Remote work has become incredibly common. Since spring, millions of Americans have begun to work from home in lieu traveling to their office. Working from home has numerous benefits: it is efficient, reduces distractions, saves gasoline and allows flexibility.

Unfortunately, working from home does not necessarily protect workers from negative incidents such as sexual harassment. Since the beginning of the year, reports of sexual harassment have actually increased—and part of this is due to the work-from-home trend.

A growing global problem

An investigation from Australia found that sexual harassment, contrary to popular thought, does not necessarily decrease when employees work from home.

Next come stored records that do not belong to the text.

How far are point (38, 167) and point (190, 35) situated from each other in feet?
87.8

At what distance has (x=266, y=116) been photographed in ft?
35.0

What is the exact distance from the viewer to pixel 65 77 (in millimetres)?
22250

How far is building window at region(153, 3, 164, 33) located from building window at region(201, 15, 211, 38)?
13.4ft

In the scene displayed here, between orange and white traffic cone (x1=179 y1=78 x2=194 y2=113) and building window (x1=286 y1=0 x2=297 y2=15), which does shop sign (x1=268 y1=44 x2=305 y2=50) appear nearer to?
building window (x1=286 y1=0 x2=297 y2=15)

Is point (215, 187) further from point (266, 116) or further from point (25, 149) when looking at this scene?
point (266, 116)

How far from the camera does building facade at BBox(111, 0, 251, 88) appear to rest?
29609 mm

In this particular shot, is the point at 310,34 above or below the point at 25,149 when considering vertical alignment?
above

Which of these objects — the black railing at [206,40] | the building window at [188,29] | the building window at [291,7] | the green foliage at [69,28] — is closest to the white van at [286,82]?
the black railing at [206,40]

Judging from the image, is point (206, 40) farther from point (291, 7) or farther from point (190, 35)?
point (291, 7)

Claims of harassment have gone up since June, revealing the vast extent of the globe’s sexual harassment problem.

Though remote work would seem not to be conducive to sexual harassment, it can in fact provide many opportunities for this abuse. One hypothesis is that abusers feel emboldened by the physical distance to harass their subordinates or colleagues. Another hypothesis is that the remote environment empowers workers to file harassment complaints without fear of physical retribution.

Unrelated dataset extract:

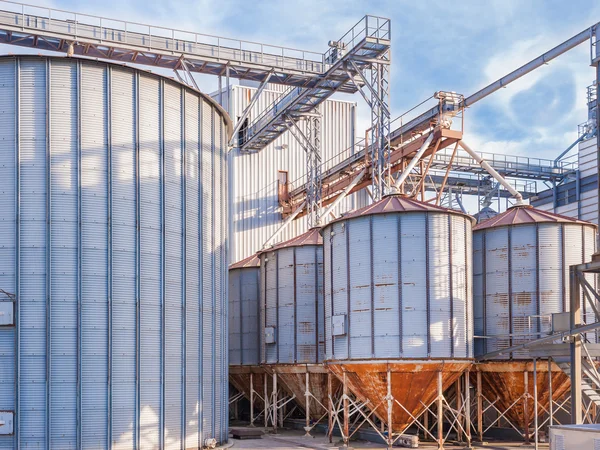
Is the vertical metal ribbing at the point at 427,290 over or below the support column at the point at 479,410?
over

Common examples, plus what to do

Employees may have a difficult time recognizing remote harassment, especially if they are new to working from home. Some examples of remote sexual harassment include:

  • Sending romantic or sexually explicit emails
  • Sending of pornographic material, nude photos or other inappropriate material
  • Appearing nude or partially clothed on Zoom, Skype or other platforms
  • Making sexual jokes on virtual communication platforms

This behavior, even if it does not happen in person, is still against the law. The Equal Employment Opportunity Commission (EEOC) forbids discrimination based on gender and sexual harassment falls under this category. Victims have legal options for pursuing the right to a harassment-free workplace, even if they are working from home.